## Data for this task
━━━

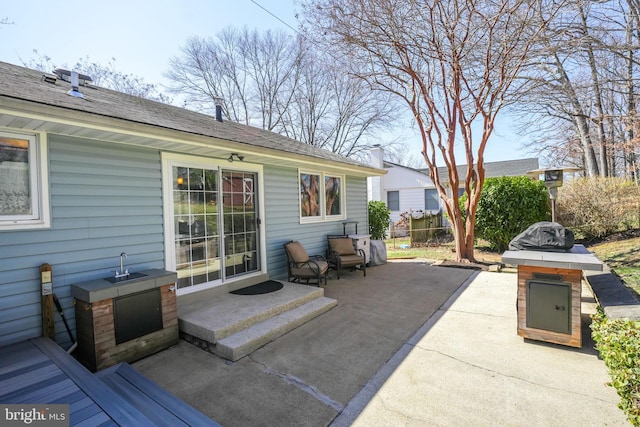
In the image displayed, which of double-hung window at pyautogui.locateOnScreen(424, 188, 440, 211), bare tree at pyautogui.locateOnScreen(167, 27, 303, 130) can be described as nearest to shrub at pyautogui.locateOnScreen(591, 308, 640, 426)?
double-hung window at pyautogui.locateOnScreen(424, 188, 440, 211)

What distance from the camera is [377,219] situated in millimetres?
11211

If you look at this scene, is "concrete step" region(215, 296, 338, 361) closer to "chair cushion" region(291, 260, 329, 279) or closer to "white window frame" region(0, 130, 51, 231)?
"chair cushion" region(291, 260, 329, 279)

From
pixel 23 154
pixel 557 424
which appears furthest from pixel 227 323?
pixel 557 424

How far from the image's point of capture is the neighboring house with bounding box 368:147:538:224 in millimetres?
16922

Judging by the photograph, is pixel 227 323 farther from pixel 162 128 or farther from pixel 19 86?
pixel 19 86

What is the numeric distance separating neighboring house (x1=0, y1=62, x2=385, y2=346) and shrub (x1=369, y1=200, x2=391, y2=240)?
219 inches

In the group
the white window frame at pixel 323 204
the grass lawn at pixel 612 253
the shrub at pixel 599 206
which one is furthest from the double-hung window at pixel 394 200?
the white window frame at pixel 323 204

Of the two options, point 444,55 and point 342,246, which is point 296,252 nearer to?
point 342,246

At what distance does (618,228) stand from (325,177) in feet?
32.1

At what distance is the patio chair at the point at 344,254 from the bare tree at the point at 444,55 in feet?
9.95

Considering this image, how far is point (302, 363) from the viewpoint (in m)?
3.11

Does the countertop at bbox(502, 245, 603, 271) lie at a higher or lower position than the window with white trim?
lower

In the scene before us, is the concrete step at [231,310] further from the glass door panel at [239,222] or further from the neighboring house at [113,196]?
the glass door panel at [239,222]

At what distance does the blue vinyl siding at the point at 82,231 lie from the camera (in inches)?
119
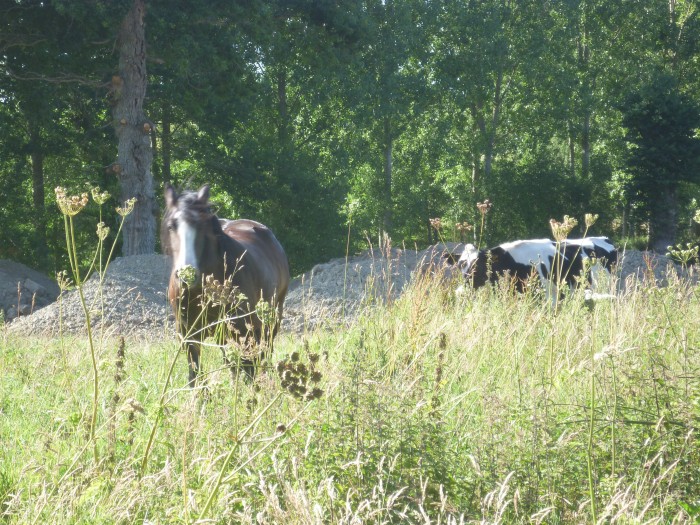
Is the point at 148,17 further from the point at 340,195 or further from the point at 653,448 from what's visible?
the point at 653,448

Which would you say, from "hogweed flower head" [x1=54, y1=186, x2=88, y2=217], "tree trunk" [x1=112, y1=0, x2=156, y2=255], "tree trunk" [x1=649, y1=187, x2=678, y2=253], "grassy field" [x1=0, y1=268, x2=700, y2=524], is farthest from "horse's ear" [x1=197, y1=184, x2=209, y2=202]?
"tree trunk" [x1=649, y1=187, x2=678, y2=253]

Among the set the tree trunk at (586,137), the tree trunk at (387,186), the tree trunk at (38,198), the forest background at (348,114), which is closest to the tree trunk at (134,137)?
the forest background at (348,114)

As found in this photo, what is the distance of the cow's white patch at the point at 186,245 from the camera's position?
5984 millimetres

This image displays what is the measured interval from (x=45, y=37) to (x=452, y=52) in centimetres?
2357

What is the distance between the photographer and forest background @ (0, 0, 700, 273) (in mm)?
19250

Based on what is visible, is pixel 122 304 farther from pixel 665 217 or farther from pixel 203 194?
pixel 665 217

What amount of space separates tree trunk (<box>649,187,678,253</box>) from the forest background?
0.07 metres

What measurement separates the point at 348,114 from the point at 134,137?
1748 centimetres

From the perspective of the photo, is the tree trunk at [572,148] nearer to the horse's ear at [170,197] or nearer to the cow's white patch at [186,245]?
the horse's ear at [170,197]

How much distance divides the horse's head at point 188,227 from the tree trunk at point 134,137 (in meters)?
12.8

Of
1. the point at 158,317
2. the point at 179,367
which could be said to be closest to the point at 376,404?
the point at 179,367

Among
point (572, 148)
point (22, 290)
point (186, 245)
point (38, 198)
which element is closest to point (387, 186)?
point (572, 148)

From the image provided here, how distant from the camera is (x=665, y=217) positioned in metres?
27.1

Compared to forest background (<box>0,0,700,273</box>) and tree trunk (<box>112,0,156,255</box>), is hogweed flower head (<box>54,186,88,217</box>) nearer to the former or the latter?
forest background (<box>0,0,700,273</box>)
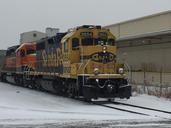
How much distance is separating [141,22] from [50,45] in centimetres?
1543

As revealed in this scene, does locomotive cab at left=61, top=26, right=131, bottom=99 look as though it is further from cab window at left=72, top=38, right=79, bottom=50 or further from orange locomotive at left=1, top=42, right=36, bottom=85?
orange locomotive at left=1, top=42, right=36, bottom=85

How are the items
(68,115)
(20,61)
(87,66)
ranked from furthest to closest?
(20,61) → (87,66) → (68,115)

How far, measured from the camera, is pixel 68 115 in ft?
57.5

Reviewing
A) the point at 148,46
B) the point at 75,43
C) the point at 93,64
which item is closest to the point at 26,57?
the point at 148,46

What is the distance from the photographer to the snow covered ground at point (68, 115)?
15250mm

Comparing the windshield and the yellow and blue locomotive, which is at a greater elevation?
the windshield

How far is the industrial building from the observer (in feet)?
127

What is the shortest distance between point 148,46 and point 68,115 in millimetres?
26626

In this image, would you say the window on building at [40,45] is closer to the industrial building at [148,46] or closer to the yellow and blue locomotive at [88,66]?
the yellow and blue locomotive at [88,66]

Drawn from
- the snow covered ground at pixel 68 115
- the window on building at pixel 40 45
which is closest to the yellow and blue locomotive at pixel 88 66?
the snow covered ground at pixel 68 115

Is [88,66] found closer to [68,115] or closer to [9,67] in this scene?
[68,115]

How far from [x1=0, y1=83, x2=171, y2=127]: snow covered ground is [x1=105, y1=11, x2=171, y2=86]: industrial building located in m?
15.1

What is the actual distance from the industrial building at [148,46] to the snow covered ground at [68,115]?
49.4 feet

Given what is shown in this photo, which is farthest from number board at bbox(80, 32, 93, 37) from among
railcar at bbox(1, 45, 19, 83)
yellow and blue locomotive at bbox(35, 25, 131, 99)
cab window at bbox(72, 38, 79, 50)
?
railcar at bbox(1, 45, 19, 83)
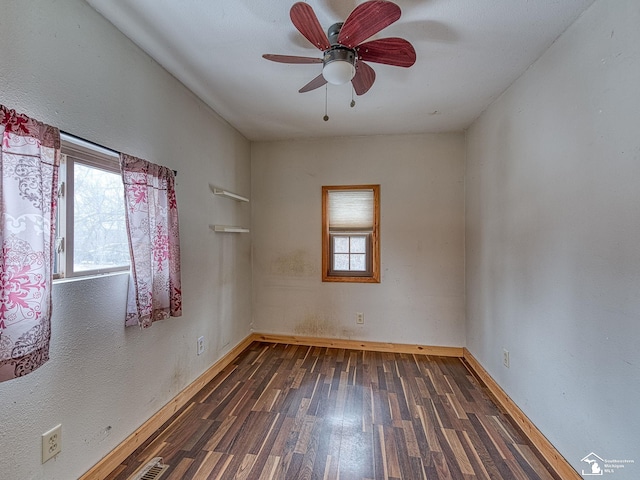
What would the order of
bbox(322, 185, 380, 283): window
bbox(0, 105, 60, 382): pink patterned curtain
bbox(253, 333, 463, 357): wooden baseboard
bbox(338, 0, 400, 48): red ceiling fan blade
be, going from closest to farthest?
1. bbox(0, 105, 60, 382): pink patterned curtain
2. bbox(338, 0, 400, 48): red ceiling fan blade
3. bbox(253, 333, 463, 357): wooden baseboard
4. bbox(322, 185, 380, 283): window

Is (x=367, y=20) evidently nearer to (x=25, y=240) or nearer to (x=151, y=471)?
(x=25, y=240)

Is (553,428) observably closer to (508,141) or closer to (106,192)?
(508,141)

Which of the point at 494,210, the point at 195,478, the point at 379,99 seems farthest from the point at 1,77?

━━━

## Exercise instructions
Repeat the listing verbatim. Skip the pictures.

## Reply to the task
In the image displayed, which of double-hung window at pyautogui.locateOnScreen(424, 188, 440, 211), bare tree at pyautogui.locateOnScreen(167, 27, 303, 130) can be described as nearest to shrub at pyautogui.locateOnScreen(591, 308, 640, 426)?
double-hung window at pyautogui.locateOnScreen(424, 188, 440, 211)

What distance from the camera is [377,219] situated in millimetres?
11211

If you look at this scene, is "concrete step" region(215, 296, 338, 361) closer to "chair cushion" region(291, 260, 329, 279) or closer to "white window frame" region(0, 130, 51, 231)?
"chair cushion" region(291, 260, 329, 279)

From
pixel 23 154
pixel 557 424
which appears furthest from pixel 227 323?
pixel 557 424

How far from the image's point of capture is the neighboring house with bounding box 368:147:538:224 in millimetres?
16922

Judging by the photograph, is pixel 227 323 farther from pixel 162 128 or farther from pixel 19 86?
pixel 19 86

What is the numeric distance separating neighboring house (x1=0, y1=62, x2=385, y2=346) and shrub (x1=369, y1=200, x2=391, y2=240)?
219 inches

In the group
the white window frame at pixel 323 204
the grass lawn at pixel 612 253
the shrub at pixel 599 206
which one is furthest from the double-hung window at pixel 394 200?
the white window frame at pixel 323 204

Of the two options, point 444,55 and point 342,246, which is point 296,252 nearer to?
point 342,246

At what distance does (618,228) stand from (325,177) in feet?
32.1

At what distance is the patio chair at the point at 344,254 from the bare tree at the point at 444,55 in feet?
9.95

Considering this image, how far is point (302, 363) from the viewpoint (in m)?
3.11

Does the countertop at bbox(502, 245, 603, 271) lie at a higher or lower position than the window with white trim?
lower

In the scene before us, is the concrete step at [231,310] further from the glass door panel at [239,222] or further from the neighboring house at [113,196]?
the glass door panel at [239,222]

At what distance does the blue vinyl siding at the point at 82,231 lie from the camera (in inches)?
119
Is the point at 148,17 further from the point at 340,195 or further from the point at 653,448 from what's visible?
the point at 653,448

Which would you say, from "hogweed flower head" [x1=54, y1=186, x2=88, y2=217], "tree trunk" [x1=112, y1=0, x2=156, y2=255], "tree trunk" [x1=649, y1=187, x2=678, y2=253], "grassy field" [x1=0, y1=268, x2=700, y2=524], is farthest from "horse's ear" [x1=197, y1=184, x2=209, y2=202]?
"tree trunk" [x1=649, y1=187, x2=678, y2=253]

Among the set the tree trunk at (586,137), the tree trunk at (387,186), the tree trunk at (38,198), the forest background at (348,114), which is closest to the tree trunk at (134,137)?
the forest background at (348,114)

As found in this photo, what is the distance of the cow's white patch at the point at 186,245 from the camera's position?
5984 millimetres

This image displays what is the measured interval from (x=45, y=37) to (x=452, y=52) in centimetres?
2357

What is the distance between the photographer and forest background @ (0, 0, 700, 273) (in mm)?
19250

Based on what is visible, is pixel 122 304 farther from pixel 665 217 or farther from pixel 203 194?
pixel 665 217

What amount of space separates tree trunk (<box>649,187,678,253</box>) from the forest background?
0.07 metres

What measurement separates the point at 348,114 from the point at 134,137?
1748 centimetres

From the perspective of the photo, is the tree trunk at [572,148] nearer to the horse's ear at [170,197] or nearer to the cow's white patch at [186,245]?
the horse's ear at [170,197]

How much distance divides the horse's head at point 188,227 from the tree trunk at point 134,137 (in meters)?
12.8

Of
1. the point at 158,317
2. the point at 179,367
which could be said to be closest to the point at 376,404?
the point at 179,367

Among
point (572, 148)
point (22, 290)
point (186, 245)
point (38, 198)
which element is closest to point (387, 186)?
point (572, 148)

From the image provided here, how distant from the camera is (x=665, y=217) positioned in metres?
27.1

Compared to forest background (<box>0,0,700,273</box>) and tree trunk (<box>112,0,156,255</box>), is hogweed flower head (<box>54,186,88,217</box>) nearer to the former or the latter?
forest background (<box>0,0,700,273</box>)
How much distance is separating [141,22] from [50,45] in centimetres?
1543

As revealed in this scene, does locomotive cab at left=61, top=26, right=131, bottom=99 look as though it is further from cab window at left=72, top=38, right=79, bottom=50 or further from orange locomotive at left=1, top=42, right=36, bottom=85?
orange locomotive at left=1, top=42, right=36, bottom=85

How are the items
(68,115)
(20,61)
(87,66)
ranked from furthest to closest?
(20,61) → (87,66) → (68,115)

How far, measured from the camera, is pixel 68 115 in ft?
57.5

Reviewing
A) the point at 148,46
B) the point at 75,43
C) the point at 93,64
which item is closest to the point at 26,57?
the point at 148,46

What is the distance from the photographer to the snow covered ground at point (68, 115)?
15250mm

Comparing the windshield and the yellow and blue locomotive, which is at a greater elevation?
the windshield

How far is the industrial building from the observer (in feet)?
127

What is the shortest distance between point 148,46 and point 68,115 in millimetres?
26626

In this image, would you say the window on building at [40,45] is closer to the industrial building at [148,46] or closer to the yellow and blue locomotive at [88,66]?
the yellow and blue locomotive at [88,66]

Drawn from
- the snow covered ground at pixel 68 115
- the window on building at pixel 40 45
which is closest to the yellow and blue locomotive at pixel 88 66?
the snow covered ground at pixel 68 115

Is [88,66] found closer to [68,115] or closer to [9,67] in this scene?
[68,115]

How far from [x1=0, y1=83, x2=171, y2=127]: snow covered ground is [x1=105, y1=11, x2=171, y2=86]: industrial building located in m?
15.1

What is the actual distance from the industrial building at [148,46] to the snow covered ground at [68,115]?
49.4 feet

Given what is shown in this photo, which is farthest from number board at bbox(80, 32, 93, 37) from among
railcar at bbox(1, 45, 19, 83)
yellow and blue locomotive at bbox(35, 25, 131, 99)
cab window at bbox(72, 38, 79, 50)
?
railcar at bbox(1, 45, 19, 83)
What would the order of
bbox(322, 185, 380, 283): window
bbox(0, 105, 60, 382): pink patterned curtain
bbox(253, 333, 463, 357): wooden baseboard
bbox(338, 0, 400, 48): red ceiling fan blade
be, going from closest to farthest?
1. bbox(0, 105, 60, 382): pink patterned curtain
2. bbox(338, 0, 400, 48): red ceiling fan blade
3. bbox(253, 333, 463, 357): wooden baseboard
4. bbox(322, 185, 380, 283): window

Is (x=367, y=20) evidently nearer to (x=25, y=240) or nearer to (x=151, y=471)?
(x=25, y=240)

Is (553,428) observably closer to (508,141) or closer to (106,192)?
(508,141)

Which of the point at 494,210, the point at 195,478, the point at 379,99 seems farthest from the point at 1,77?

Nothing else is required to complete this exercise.